Gets the validation rules for a specific preset.

Parameters:

  • preset_name: str - Name of the preset

Returns: List[ValidationRule] - List of validation rule objects

Example:

builder = DdexBuilder()
rules = builder.get_preset_validation_rules('youtube_album')

for rule in rules:
print(f'Field: {rule.field_name}')
print(f'Rule: {rule.rule_type}')
print(f'Message: {rule.message}')
if rule.parameters:
print(f'Parameters: {rule.parameters}')
print('---')

from_dataframe()

def from_dataframe(self, df: 'pd.DataFrame', version: str = '4.3') -> str

Builds DDEX XML directly from a pandas DataFrame.

Parameters:

  • df: pd.DataFrame - DataFrame with DDEX data
  • version: str - DDEX version to generate ('3.8.2', '4.2', or '4.3')

## Outline records

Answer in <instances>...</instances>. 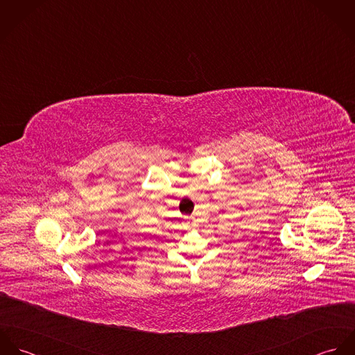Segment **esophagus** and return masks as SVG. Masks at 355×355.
Listing matches in <instances>:
<instances>
[{"label": "esophagus", "mask_w": 355, "mask_h": 355, "mask_svg": "<svg viewBox=\"0 0 355 355\" xmlns=\"http://www.w3.org/2000/svg\"><path fill=\"white\" fill-rule=\"evenodd\" d=\"M193 218V217H191ZM193 224H194V218H193Z\"/></svg>", "instance_id": "34e87169"}]
</instances>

## List of tasks
1. In one to three sentences, explain what the line "rules = builder.get_preset_validation_rules('youtube_album')" does in the DDEX builder documentation.
2. Resume the DDEX builder documentation after its last line.
The material is not needed here.

## Task answers
1. The line retrieves the validation rules for the preset named 'youtube_album' as a list of ValidationRule objects. The example then loops over that list and prints each rule's field name, rule type, message, and any parameters.

2.
Returns: str - Generated DDEX XML

Raises: ImportError - If pandas is not installed

Example:

import pandas as pd
from ddex_builder import DdexBuilder

# Create sample DataFrame
data = [
{
'release_id': 'REL001',
'title': 'Album 1',
'artist': 'Artist A',
'label': 'Label X',
'release_date': '2024-01-15',
'genre': 'Pop',
'sound_recording_id': 'TRK001',
'track_title': 'Track 1',
'isrc': 'USRC17607839',
'duration': 'PT3M45S'
},
{
'release_id': 'REL001',
'title': 'Album 1',
'artist': 'Artist A',
'label': 'Label X',
'release_date': '2024-01-15',
'genre': 'Pop',
'sound_recording_id': 'TRK002',
'track_title': 'Track 2',
'isrc': 'USRC17607840',
'duration': 'PT4M12S'
}
]

df = pd.DataFrame(data)

# Build DDEX from DataFrame
builder = DdexBuilder()
builder.apply_preset('youtube_album')
xml = builder.from_dataframe(df, version='4.3')

print(f'Generated XML from DataFrame: {len(xml)} characters')

StreamingDdexBuilder

Streaming builder for memory-efficient generation of large DDEX catalogs.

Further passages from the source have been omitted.